Les trois colonnes du monde : Un chemin vers l'essentiel
de Benoît Standaert

critiqué par Deashelle, le 30 octobre 2012
(Tervuren - 15 ans)


La note:  étoiles
Un livre ouvert et élevé
Livre érudit qui a la chaleur de l'Amour. Le livre de Benoît Standaert est une belle réédition chez Albin Michel de son livre écrit en néerlandais il y a 25 ans, traduit en français sous le titre «Les trois colonnes du monde: carnet de route du pèlerin du xxie siècle », Paris: Desclée, 1991.

Ce livre, en 2012, est toujours d’actualité, si pas plus encore dans notre monde en recherche de repères. C’est à la fois un livre ouvert (vers tous) et un livre élevé. Car il ouvre des horizons et élève. Surtout en temps de crises, l’homme s’interroge sur l’essentiel. Que garder du monde, quels outils emporter dans sa besace ? David choisit 5 galets lorsqu’il se retire près de la rivière avant de combattre le Philistin. Le livre de Benoît Standaert aide à choisir. Le départ, c’est la notion que « Le monde repose sur trois piliers : la Loi et le culte et les œuvres de miséricorde". Cette sentence, célèbre dans le judaïsme jusqu'à aujourd'hui, est attribuée à un grand-prêtre du IIIe siècle av. J.-C., Simon le Juste. Le premier pilier, c'est la Loi, écrite et orale. Dans la Loi, Dieu se révèle libérateur, créateur, pasteur. Dans la Loi, Israël reçoit son identité de peuple choisi. Son étude est indispensable. Au fil des discussions et des commentaires, se manifeste un grand amour de la sagesse. Suit immédiatement le deuxième pilier : le culte. Pour honorer le Seigneur qui a donné sa Loi, le culte se déploie dans la sanctification du temps (sabbat, fêtes) et des personnes (purification), les sacrifices du Temple, les prières. Enfin, le troisième pilier se tourne vers le prochain : aimer Dieu se vérifie dans l'amour des autres. Visant les individus et la société, les œuvres de miséricorde sont lutte contre l'oppression, solidarité, justice, fraternité.
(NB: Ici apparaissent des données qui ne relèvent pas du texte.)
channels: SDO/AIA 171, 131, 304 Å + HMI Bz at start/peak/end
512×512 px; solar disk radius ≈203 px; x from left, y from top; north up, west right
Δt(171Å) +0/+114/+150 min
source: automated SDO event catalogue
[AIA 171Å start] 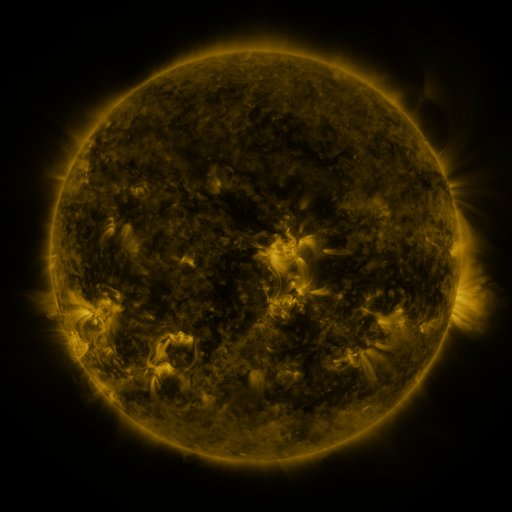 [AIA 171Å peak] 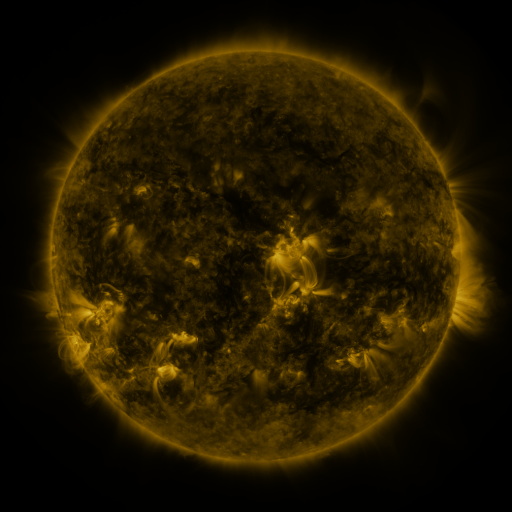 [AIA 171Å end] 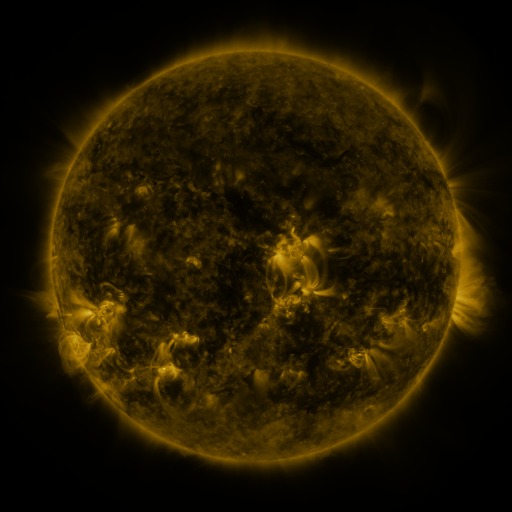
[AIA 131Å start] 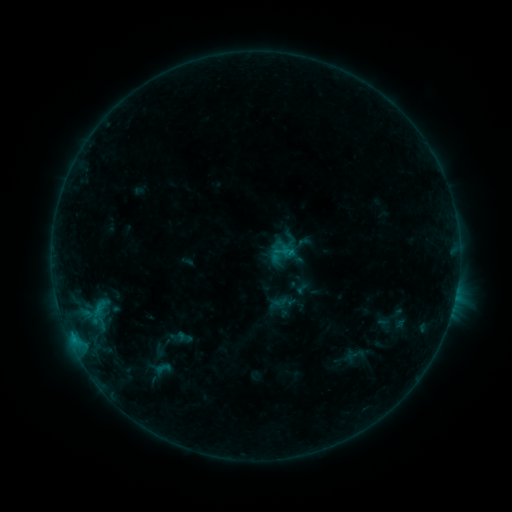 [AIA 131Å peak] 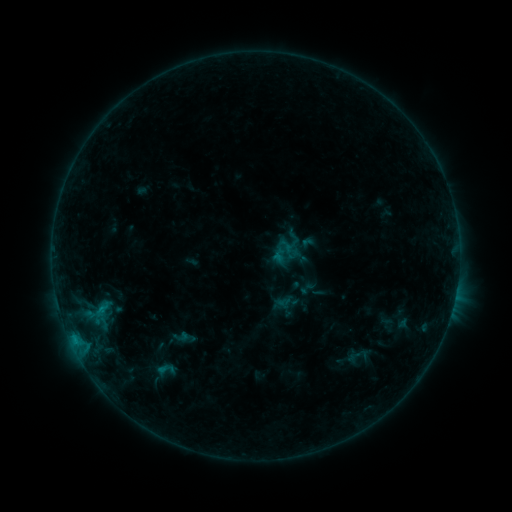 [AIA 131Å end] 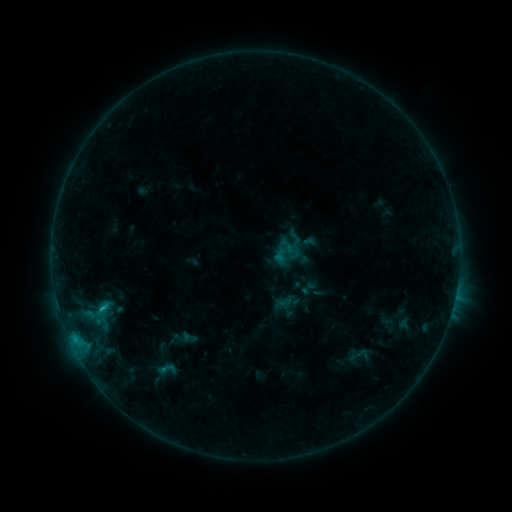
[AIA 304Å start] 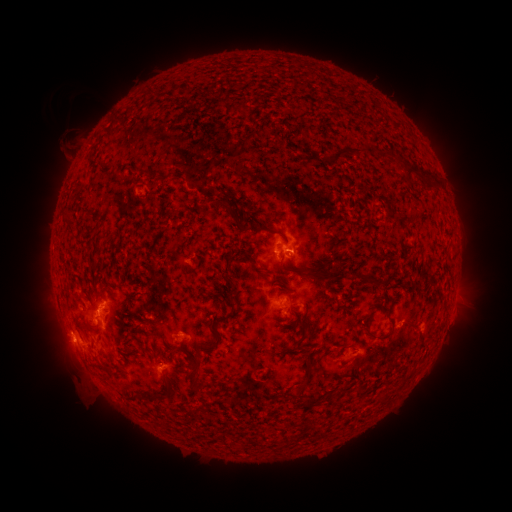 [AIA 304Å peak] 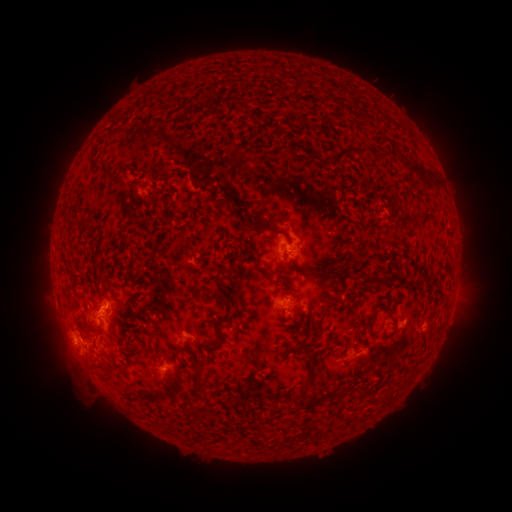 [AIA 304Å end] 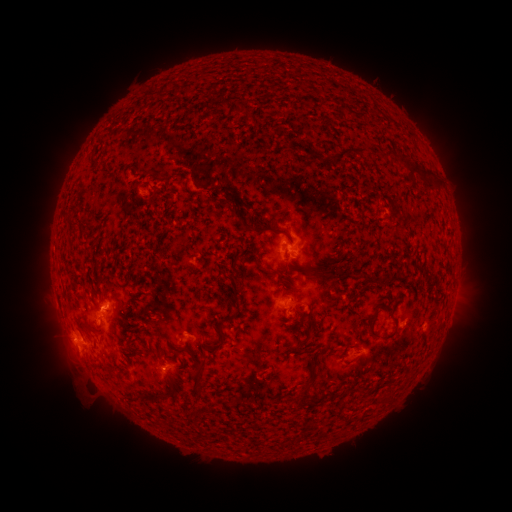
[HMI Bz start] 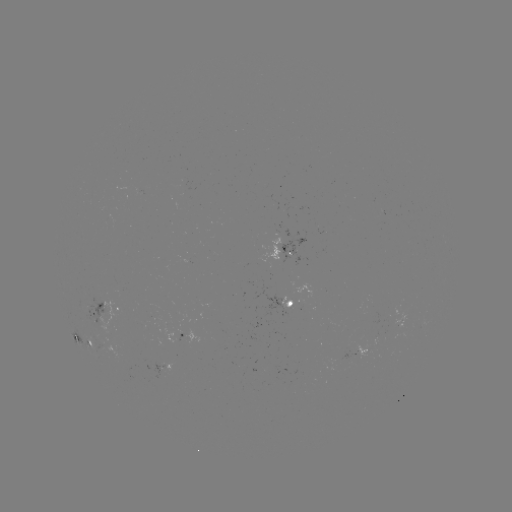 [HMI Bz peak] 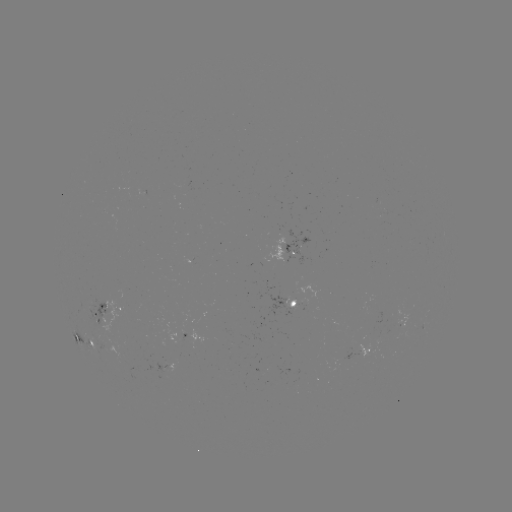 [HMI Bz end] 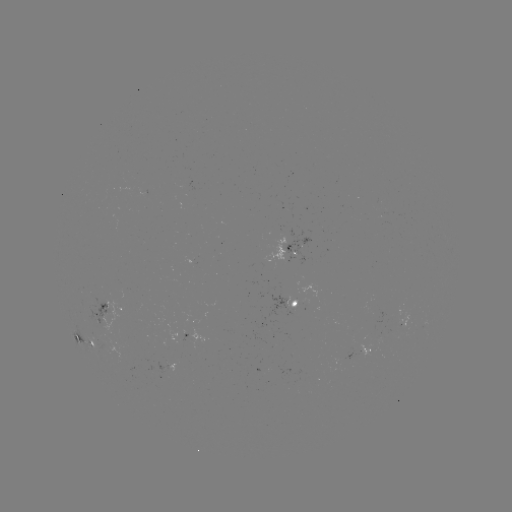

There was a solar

Cet axiome est universel car la triade de l’étude, de la prière (ou de la méditation) et de l’action se retrouve à peu près dans toutes les religions.

Il apparaît que cette triade forme une sorte de dynamique comme une de vis sans fin, ou un pas de danse en trois temps qui entraine vers l’Amour du Christ. Benoît Standaert offre à son lecteur une sorte de grammaire de la méditation. Redécouvrir l’art de la lecture est le premier pas. En apprenant à utiliser les textes, les intérioriser et vivre une parole qui vous nourrit.

L’auteur propose aussi une façon pratique d’organiser des groupes de prière et enfin d’organiser la prière elle-même. Il y voit trois niveaux : la prière non verbale : les « inénarrables » de saint-Paul , « talking tongues » comme on le souligne parfois dans la tradition anglicane. Ensuite la parole qui permet de voir clair en soi. Que la lumière soit ! Le père Benoît n’y voit rien moins qu’un chemin d’optimisme. Et enfin dans la prière il y a parfois quelque chose qui « consume la mémoire, une sorte de feu dévorant.» Il parle de l’expérience mystique qui est un mélange de supplique, d’intercessions et d’action de grâce. De la jubilation : le « Jubileat » de saint-Augustin.

Le troisième pilier, l’action miséricordieuse trouve sa source dans les écrits de saint-Luc, le philosophe de l’amitié qui prône le partage des biens matériels et spirituels. Il s’agit en effet de réinventer la charité à chaque génération. Benoît Standaert termine son ouvrage en commentant plusieurs tableaux de maîtres décrivant l’homme qui lit. Il étudie aussi l’icône d'Andreï Roublev: La Trinité, qui nous offre un horizon ouvert et élevé, nous regarde, nous envisage, nous rassemble et nous interpelle.

Il considère en tout cas que l’urgence de l’Eglise est de recommencer à presque rien. Elle doit refaire l’expérience du désert, être un peuple en marche qui traverse un monde différent en s’appuyant tour à tour sur ces colonnes dynamiques et mouvantes qui vont par trois, le chiffre symbolique de la perfection. Celui des alchimistes, celui des Francs-maçons, du Bouddhisme de l’hindouisme et même des populations amérindiennes. Le nombre des actes fondateurs : la foi, la charité et l’espérance. Et celui des personnages qui chacun symbolisent une colonne dans l’Ancien testament : Moïse pour la lecture de la loi sur la montagne, elle qui apporte la manne à chacun selon ses besoins, Aaron pour la prière devant l’insaisissable nuée, vision d’un dieu transcendant et Myriam, qui par le rocher et l’eau vive, représente l’action d’humanité et d’hospitalité.